As empresas estrangeiras poderão nomear um procurador para registrar o domínio, desde que este responsável seja devidamente identificado e validado pelo consulado do país de origem, enquanto conclui a burocracia junto aos órgãos federais e estaduais para atuar no Brasil.

A impossibilidade do registro “.com.br” para nomes e marcas mundiais, sem presença física no Brasil, até agora, vinha provocando uma enorme seqüência de litígios que ainda vão demorar para ser decididos nos tribunais.

O internauta que quiser conhecer, no Brasil, por exemplo, o maior provedor de acesso do mundo – o America Online, mais conhecido como AOL – surpreende-se com o que vê no endereço www.aol.com.br.

É que uma outra empresa, a América On Line Telecomunicações Ltda., registrou antes a famosa sigla em seu nome.

Para resgatar o domínio, a gigante americana conseguiu suspender a utilização do nome na Justiça de Curitiba.

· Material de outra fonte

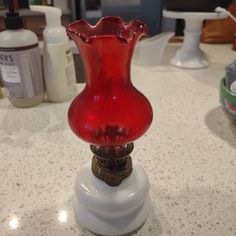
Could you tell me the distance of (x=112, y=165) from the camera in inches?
11.6

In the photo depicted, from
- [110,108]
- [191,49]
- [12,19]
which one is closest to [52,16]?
[12,19]

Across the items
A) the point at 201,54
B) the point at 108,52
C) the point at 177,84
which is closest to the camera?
the point at 108,52

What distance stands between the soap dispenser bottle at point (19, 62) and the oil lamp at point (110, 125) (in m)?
0.27

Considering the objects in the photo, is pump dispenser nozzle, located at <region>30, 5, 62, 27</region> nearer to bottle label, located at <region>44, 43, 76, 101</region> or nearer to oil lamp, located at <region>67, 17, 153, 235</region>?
bottle label, located at <region>44, 43, 76, 101</region>

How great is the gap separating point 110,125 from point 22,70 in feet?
1.08

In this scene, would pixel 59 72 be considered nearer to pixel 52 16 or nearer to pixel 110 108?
pixel 52 16

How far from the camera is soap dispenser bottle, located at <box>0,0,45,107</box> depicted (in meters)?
0.50

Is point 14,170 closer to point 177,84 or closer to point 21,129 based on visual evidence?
point 21,129

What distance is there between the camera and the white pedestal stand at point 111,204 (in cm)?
29

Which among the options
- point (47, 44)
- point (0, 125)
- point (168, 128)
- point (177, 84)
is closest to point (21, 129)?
point (0, 125)

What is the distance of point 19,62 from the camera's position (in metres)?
0.52

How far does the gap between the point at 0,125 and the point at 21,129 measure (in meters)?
0.05

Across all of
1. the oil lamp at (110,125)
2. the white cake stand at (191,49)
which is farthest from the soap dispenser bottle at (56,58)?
the white cake stand at (191,49)

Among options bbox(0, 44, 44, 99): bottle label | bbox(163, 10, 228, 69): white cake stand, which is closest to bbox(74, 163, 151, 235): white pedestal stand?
bbox(0, 44, 44, 99): bottle label
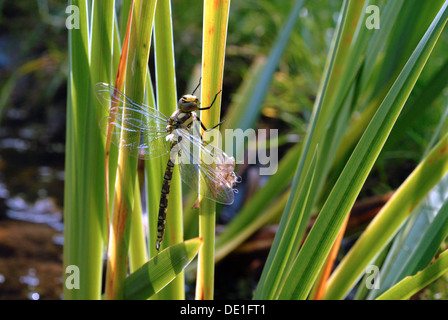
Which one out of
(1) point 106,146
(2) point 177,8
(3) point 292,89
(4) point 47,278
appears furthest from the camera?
(2) point 177,8

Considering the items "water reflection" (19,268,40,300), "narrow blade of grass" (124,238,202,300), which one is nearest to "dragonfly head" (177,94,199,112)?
"narrow blade of grass" (124,238,202,300)

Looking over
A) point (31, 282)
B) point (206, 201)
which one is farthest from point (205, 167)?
point (31, 282)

Mas os empresários paranaenses conseguiram reverter a situação na segunda instância.

O Tribunal Regional Federal da 4ª Região entendeu que a marca, “enquanto propriedade industrial, não se confunde com nome de domínio na seara das intercomunicações informatizadas”. Outro argumento foi o de que a marca “tem identidade e exaure-se em sua própria formação como elemento autônomo (AOL)”. Ou seja, ao acrescentar a desinência “.br”, tem-se um nome diferente que “não necessariamente corresponde à sua marca” que seria aplicada, estritamente, como endereço de correio eletrônico “e não como indicador de serviços, de produto ou de bem de comércio”, afirmou-se na sentença.

O litígio já dura dois anos e tornou-se objeto do noticiário mundial. Nesse período, o caso chegou até ao Superior Tribunal de Justiça. Transitou entre a primeira e a segunda instância; entre a justiça estadual e a justiça federal e, agora, por decisão do STJ, definiu-se a estadual como órbita adequada.

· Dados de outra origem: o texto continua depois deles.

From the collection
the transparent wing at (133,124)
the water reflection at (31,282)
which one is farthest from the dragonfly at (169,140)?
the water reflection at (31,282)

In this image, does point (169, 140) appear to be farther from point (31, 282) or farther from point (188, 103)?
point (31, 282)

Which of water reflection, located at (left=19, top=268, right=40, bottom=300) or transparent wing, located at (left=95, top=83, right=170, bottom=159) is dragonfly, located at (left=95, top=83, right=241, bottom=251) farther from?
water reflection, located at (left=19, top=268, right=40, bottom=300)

Mas a empresa curitibana leva nítida vantagem. Não só pelo trabalho de seus defensores – Losso, Malina Losso Advogados Associados – como pelo fato de o registro ter sido feito em 1997, antes, portanto, da vigência da Resolução nº 01, de 15/04/98, emitida pelo Comitê Gestor, que vedou, no Anexo I, a possibilidade do registro de “marcas de alto renome” ou “notoriamente conhecidas” – o que não era o caso da AOL, no Brasil e em 1997, onde aportou no final de 1999 e tornou-se conhecida graças a uma e milionária campanha publicitária.

Enquanto isso, a AOL está fadada a utilizar o longo endereço “americaonline.com.br” no Brasil.

Desfecho diferente teve o caso da Bloomberg, considerada um das duas maiores agências mundiais de notícias da área econômica. O seu nome foi registrado pela empresa Confecções New Top, de propriedade dos paraguaios Lu Fan Chung e Lu Chen Hsiu Mei, junto à Fapesp.

No inicio do ano, o juiz Carlos Eduardo Pachi, da 20ª Vara Cível do Fórum Central do Estado de São Paulo, determinou que a confecção seria multada diariamente em 20 salários mínimos enquanto não desistisse do registro.

A determinação não foi cumprida, o que originou uma dívida no valor de R$ 145 mil. Os representantes legais da Bloomberg no Brasil, o escritório de advocacia Dannemann Siemsen, concederam então um acordo a New Top. Pelo trato, a dívida seria perdoada em troca da desistência imediata do registro. O acordo, contudo, ainda não foi implementado, como se vê no site da Fapesp (registro.br).

O chamado cybersquatting (“grilagem cibernética”), contudo apanhou de surpresa também algumas marcas e nomes de empresas e instituições brasileiras. Foi o caso da rider.com.br (propriedade da Grandene – que acabou fazendo acordo), da Airtonsenna.com.br (Fundação Airton Senna), do www.starwars.com.br (que não chegou à esfera judicial) e dos conhecidos programas da TV Globo, jornalnacional.com.br e globoesporte.com.br. Até mesmo a sigla do INPI chegou a ser registrado no Brasil.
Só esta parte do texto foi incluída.